Editors note: This article is aimed towards an audience with little benjamin graham photoexperience in value investing. In parts II and possibly III we will focus more on more advanced information.

Best Metrics for Evaluating Value Stocks

When looking for a value stock the value investor should look at the intrinsic value of a business and see if this is currently in excess of the market value of the shares. This process involves more than just looking for a bargain that may arise because share prices have dropped suddenly. The business the investor buys into must have real value. If the company is only of mediocre performance its shares should not be acquired just because there has been a recent dip in the share price.

Following the thinking of Warren Buffett you can look at ownership of a share in a company as participating in the whole business and consider the share as a participation in the company rather than valuing it in terms of a stream of dividends. The metrics that may help to establish the true value of the company are the ones of most interest to the value investor.

Price earnings ratio

The price earnings ratio (P/E ratio) in itself does not say very much about the intrinsic value of a company or the difference between market value and intrinsic value. It reflects how many years’ earnings are paid for in the share price. The figure is useful because the P/E ratio of a company can be compared to those of other companies within the same industry and the investor can gain some information about the valuation of the company as compared to the competitors in the same industry. Where a company has a low price earnings ratio compared to other companies in the same industrial sector this may be a first indication that a company may be undervalued. The value investor should therefore consider the P/E ratio as an indicator – a low P/E ratio could be a sign that a company is undervalued but further research needs to be done.
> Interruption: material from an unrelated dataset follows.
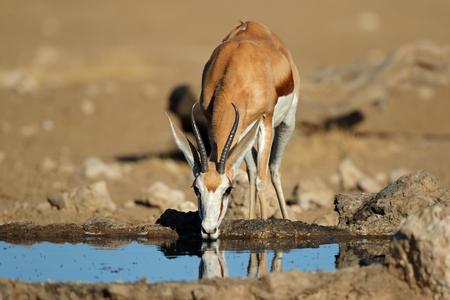 A springbok antelope (Antidorcas marsupialis) drinking water at a waterhole, Kalahari desert, South Africa Imagens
Some investors look at the price/earnings to growth (PEG) ratio which divides the P/E ratio by the rate of growth in earnings per share. This may indicate a growth stock that is currently undervalued. Again, this is just a first indicator and more research is needed.

Price to book ratio

The price to book value of assets should be approached with caution by value investors. Although a high price to book ratio indicates that investors are prepared to pay much more than the book value of the assets when buying a share, research needs to be done into the reasons for this. The ratio could be very different depending on whether the company is offering goods or services and using mainly tangible or intangible assets. A high price to book ratio is therefore a valuable initial indicator that a stock could indeed be a value stock but further research is needed before any conclusion can be reached.

Free cash flow

The free cash flow in any accounting period is found by taking the net profit figure and adding back non-cash items such as depreciation. A further deduction is then made for the amount of capital expenditure required in a year to maintain the assets of the company at an adequate level to continue to earn profits. Any company with positive free cash flow is better able to face difficult periods of trading. A company could be valued by discounting the future free cash flows provided that they can be reasonably estimated.  The investor needs to understand the business thoroughly to make a reasonable attempt at this calculation.

Debt equity ratio

Most of us have had an opportunity in recent years to see the negative consequences of carrying too much debt in business and in government. The debt to equity ratio of the business should be checked out in combination with other ratios in evaluating the company. This can function as something of a negative indicator. A company whose fundamentals otherwise look good could be running into a headwind if its level of debt is too high compared to equity. The way in which a company finances its operations is relevant to its future performance as the burden of servicing the debt can weigh heavily on the business especially if it hits a difficult patch in its operations.

Using the metrics as a guide

All value investors should realize that the metrics are not everything. Research into a company means more than dividing one accounting figure by another. The metrics can be an indicator of a good opportunity but further research about the company is always needed. .  The value investor must look behind the accounting ratios and research the real business. This involves understanding the company, its business and its management to arrive at an opinion of its future performance and intrinsic value.